= SUPPLIED TEXT =
++++
The goal of this work is to establish a complete framework for evaluating
architectures based on results generated through actual physical synthesis and
not just heuristics. For example, in the case of time-multiplexed architectures, the
energy overhead associated with control circuitry cannot be estimated accurately
at the high-level. Logic synthesis of the final architecture on the other hand
gives a more clear picture of the degradation in energy-efficiency associated with
time-multiplexing.
1.2 Overview of Previous Work
The problem of exploring architectural solutions in combination with lower level
circuit optimizations has received constant attention in the past few years. Designers
have always known that optimizing only at the circuit-level has marginal
gains, while combination of architectural and circuit-level refinements produce
much improved results. This concept was clearly demonstrated in the paper by
Gemmeke et.al [2] where a design methodology for optimizing FIR filters was proposed.
The paper started out with a description of various architectural choices
like time-multiplexing and parallelism and moved on to arithemetic-level improvements
like Booth recoding of the filter coefficients. The last level of optimization
suggested was at the circuit-level which described sizing of the transistors for
4
minimum power dissipation at the specified throughput. The approach outlined
in this paper targetted the FIR filter design-space; in this work we try to create a
design environment which automates these optimization techniques for a generic
DSP algorithm. The tool Hyper [3] developed by the University of California,
Berkeley automates architectural transformations to enable efficient design-space
exploration. Given a flow-graph and a set of timing constraints the tool generates
the most area-efficient solution. In this work, we explore the design-space of
possible architectures to find the solution which is jointly optimal in the energyarea-
performance space.
Mapping of Simulink models onto ASIC was introduced in [4]. The work in
[5] added optimization heuristics and applied them to a complex singular value
decomposition algorithm [6]. Although systematic, architecture tuning was manual,
making the process impractical or time consuming for complex systems. This
work aims to automate the process in the convenient-to-use MATLAB/Simulink
graphical environment. The user selects tuning parameters which control the degree
of time-multiplexng, retiming, parallelism and pipeling at the Simulink level.
++++
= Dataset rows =
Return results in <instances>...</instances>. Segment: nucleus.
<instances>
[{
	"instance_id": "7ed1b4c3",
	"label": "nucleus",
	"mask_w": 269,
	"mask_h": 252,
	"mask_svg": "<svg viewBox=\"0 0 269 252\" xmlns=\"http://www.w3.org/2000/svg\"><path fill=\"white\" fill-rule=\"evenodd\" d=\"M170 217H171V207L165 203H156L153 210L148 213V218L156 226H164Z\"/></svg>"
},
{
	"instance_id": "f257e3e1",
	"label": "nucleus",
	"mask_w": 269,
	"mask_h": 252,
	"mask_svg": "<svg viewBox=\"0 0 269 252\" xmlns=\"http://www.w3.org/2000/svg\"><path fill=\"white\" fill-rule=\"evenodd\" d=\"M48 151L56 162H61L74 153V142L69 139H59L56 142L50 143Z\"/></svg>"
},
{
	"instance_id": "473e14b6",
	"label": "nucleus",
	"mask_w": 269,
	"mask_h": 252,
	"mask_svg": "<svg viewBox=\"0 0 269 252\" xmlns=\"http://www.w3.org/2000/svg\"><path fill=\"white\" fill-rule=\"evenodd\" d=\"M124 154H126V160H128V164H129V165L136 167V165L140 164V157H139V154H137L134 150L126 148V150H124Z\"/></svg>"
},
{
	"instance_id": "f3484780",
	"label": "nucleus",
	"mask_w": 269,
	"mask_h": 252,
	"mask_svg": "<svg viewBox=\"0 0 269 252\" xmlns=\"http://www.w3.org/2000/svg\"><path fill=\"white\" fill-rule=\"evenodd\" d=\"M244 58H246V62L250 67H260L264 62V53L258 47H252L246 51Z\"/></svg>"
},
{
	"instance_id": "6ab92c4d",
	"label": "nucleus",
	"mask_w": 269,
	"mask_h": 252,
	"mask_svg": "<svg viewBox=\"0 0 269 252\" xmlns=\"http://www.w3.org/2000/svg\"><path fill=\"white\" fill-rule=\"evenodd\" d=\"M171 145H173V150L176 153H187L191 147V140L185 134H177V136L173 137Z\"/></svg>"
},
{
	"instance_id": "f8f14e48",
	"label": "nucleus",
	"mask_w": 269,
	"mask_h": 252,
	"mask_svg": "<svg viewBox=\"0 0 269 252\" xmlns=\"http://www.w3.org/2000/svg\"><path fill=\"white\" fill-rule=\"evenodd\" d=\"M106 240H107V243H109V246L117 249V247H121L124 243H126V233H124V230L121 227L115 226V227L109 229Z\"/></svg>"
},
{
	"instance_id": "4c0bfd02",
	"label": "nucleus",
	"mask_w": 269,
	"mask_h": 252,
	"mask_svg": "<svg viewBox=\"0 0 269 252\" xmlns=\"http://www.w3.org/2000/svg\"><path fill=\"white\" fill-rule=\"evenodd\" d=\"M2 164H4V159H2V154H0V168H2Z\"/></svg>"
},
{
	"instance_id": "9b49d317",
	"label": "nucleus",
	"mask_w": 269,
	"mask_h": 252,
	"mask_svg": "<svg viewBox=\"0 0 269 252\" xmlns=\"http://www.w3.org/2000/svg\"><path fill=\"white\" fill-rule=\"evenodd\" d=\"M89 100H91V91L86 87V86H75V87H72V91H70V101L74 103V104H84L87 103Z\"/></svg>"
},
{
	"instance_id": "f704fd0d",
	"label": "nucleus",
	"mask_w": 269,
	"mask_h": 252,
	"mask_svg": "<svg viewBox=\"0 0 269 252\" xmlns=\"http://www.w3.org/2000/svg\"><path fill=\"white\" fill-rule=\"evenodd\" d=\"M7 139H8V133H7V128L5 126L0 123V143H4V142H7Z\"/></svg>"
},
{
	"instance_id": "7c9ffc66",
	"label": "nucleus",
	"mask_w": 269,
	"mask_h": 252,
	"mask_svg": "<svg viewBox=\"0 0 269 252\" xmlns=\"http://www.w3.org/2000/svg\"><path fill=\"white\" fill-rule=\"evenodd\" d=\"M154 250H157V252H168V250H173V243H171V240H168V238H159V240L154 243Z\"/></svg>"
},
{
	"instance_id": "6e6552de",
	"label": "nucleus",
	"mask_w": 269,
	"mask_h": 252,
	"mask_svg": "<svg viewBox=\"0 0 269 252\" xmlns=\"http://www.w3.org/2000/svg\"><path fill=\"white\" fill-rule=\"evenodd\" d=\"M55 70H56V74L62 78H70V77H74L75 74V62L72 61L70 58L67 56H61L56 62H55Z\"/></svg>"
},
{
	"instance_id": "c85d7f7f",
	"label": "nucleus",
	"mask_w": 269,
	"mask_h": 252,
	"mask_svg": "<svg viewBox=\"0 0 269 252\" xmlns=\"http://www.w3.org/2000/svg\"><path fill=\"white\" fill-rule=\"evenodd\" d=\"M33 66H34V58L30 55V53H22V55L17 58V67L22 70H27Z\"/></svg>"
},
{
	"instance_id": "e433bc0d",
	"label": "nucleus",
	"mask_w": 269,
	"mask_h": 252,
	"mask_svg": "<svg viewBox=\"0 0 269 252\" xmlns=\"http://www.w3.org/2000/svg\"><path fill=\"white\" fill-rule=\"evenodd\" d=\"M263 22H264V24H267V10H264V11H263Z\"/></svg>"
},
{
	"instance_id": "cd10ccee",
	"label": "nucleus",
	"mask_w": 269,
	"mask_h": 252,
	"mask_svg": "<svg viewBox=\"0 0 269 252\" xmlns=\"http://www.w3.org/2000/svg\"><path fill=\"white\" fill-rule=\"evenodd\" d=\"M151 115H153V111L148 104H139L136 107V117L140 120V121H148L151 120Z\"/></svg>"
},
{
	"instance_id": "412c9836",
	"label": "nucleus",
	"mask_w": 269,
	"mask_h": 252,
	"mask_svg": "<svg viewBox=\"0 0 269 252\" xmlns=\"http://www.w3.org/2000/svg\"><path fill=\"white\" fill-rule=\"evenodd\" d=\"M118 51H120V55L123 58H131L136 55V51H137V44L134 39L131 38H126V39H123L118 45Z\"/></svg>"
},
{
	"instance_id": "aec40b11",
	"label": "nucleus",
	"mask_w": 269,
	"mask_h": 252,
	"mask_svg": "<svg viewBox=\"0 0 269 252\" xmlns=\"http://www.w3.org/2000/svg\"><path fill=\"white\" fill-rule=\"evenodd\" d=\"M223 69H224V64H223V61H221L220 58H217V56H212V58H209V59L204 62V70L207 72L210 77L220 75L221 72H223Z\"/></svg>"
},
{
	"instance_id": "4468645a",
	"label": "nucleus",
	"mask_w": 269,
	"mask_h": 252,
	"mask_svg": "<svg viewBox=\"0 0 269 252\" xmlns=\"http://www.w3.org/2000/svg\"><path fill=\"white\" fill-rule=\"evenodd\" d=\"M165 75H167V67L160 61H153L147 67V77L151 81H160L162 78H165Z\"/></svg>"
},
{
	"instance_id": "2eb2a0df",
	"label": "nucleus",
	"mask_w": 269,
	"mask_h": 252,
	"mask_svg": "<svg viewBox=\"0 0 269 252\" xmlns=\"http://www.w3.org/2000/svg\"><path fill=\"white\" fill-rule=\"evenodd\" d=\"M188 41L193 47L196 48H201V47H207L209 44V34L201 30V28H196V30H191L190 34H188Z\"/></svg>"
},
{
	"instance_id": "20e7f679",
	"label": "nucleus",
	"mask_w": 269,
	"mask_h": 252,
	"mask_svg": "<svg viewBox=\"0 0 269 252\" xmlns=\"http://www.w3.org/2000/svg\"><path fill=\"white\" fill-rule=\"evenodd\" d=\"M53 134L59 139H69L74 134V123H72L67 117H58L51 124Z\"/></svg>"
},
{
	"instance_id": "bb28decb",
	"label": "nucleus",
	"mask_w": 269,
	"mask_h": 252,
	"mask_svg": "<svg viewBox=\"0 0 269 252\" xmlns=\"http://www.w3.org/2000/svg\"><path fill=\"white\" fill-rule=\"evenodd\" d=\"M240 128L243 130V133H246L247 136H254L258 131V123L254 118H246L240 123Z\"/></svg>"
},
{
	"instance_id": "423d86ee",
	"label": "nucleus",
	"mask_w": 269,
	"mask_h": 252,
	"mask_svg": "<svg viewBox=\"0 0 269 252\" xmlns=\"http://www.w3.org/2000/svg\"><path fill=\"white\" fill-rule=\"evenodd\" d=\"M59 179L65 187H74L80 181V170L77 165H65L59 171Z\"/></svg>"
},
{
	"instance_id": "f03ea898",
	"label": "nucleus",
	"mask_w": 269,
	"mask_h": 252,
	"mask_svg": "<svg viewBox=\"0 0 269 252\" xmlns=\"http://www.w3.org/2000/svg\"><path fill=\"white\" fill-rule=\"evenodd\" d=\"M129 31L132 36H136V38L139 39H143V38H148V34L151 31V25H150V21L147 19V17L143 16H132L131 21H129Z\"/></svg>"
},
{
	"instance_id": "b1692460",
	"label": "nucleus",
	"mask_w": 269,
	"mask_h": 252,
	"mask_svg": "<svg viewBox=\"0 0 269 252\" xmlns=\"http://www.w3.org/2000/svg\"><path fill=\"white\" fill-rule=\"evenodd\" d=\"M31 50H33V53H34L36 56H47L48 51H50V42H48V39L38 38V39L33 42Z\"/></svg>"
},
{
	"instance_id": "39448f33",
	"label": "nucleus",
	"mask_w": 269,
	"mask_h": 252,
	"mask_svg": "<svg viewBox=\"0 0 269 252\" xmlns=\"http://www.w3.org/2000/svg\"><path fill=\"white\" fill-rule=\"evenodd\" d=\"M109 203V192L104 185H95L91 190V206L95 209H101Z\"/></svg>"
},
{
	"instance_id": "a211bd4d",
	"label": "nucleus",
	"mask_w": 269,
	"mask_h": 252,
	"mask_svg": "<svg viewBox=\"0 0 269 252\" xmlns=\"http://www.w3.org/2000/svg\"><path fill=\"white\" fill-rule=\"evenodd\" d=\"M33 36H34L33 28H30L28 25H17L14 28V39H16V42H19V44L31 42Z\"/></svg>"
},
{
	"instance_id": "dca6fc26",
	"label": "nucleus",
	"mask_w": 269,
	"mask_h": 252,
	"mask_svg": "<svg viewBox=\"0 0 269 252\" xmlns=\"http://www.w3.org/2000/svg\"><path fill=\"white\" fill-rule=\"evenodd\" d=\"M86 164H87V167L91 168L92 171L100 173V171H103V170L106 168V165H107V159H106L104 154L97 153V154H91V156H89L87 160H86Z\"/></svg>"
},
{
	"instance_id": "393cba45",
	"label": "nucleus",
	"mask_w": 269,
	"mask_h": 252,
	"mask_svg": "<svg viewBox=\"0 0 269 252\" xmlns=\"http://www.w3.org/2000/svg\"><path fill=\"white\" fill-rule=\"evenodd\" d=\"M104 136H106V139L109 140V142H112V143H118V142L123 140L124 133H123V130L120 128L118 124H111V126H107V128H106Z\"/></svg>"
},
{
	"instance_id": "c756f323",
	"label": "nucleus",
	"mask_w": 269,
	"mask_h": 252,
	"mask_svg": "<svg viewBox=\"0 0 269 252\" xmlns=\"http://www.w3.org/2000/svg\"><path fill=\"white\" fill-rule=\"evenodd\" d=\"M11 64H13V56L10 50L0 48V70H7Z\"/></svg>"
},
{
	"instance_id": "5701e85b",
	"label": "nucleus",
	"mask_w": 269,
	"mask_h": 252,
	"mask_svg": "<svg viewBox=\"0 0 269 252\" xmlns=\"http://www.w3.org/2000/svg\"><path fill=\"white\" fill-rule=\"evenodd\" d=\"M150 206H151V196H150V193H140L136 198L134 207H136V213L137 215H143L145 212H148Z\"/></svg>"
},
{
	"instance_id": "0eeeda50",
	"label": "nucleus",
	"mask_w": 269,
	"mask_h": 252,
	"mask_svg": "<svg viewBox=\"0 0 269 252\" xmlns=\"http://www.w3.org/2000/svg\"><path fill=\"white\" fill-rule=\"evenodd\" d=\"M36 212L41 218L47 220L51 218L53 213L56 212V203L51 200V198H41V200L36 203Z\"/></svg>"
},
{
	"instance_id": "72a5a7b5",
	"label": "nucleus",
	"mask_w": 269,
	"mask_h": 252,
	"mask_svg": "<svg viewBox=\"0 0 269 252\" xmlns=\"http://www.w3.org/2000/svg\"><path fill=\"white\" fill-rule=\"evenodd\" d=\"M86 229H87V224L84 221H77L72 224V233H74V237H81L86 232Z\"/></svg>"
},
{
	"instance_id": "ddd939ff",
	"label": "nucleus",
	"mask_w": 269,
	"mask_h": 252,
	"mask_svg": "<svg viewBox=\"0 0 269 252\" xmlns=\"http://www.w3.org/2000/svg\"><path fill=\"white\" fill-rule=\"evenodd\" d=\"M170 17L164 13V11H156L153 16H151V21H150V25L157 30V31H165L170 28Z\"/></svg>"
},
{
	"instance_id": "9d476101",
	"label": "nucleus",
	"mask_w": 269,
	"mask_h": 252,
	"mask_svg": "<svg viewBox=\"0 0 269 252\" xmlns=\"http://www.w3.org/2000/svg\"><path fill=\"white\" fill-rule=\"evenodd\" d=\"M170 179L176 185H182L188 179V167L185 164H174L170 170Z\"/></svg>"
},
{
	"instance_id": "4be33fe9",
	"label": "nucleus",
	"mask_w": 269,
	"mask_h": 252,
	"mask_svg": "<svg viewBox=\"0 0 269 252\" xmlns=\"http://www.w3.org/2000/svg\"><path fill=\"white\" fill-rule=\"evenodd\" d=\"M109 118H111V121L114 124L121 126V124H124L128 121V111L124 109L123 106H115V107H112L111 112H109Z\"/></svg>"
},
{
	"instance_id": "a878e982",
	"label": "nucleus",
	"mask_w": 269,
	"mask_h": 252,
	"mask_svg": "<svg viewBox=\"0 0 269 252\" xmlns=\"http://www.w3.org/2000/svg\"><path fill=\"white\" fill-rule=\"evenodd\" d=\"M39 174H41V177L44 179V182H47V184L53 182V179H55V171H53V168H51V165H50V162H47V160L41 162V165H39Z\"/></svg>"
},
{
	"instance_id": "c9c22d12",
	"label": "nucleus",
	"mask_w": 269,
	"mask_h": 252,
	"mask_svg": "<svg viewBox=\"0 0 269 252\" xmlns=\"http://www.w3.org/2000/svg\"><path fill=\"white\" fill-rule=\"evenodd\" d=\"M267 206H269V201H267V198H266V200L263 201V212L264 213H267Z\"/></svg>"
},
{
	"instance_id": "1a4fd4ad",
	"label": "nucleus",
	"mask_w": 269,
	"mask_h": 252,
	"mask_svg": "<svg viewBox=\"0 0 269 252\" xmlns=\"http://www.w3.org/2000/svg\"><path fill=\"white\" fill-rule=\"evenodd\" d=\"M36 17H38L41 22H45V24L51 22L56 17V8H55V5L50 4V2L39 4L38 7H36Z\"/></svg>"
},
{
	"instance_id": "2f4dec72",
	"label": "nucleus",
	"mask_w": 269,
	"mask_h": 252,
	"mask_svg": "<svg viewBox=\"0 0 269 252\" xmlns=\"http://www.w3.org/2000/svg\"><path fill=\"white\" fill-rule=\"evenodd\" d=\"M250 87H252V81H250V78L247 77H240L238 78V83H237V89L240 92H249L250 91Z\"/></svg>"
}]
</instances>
++++
= CHALLENGE 1 =
List every bracketed reference number cited in the passage on DSP architecture design.
= CHALLENGE 2 =
Pull out each line of the dataset rows that contains the string "instances".
These dataset rows are unrelated to the passage on DSP architecture design.

= WRITTEN ANSWER 1 =
[2], [3], [4], [5], [6]

= WRITTEN ANSWER 2 =
Return results in <instances>...</instances>. Segment: nucleus.
<instances>
</instances>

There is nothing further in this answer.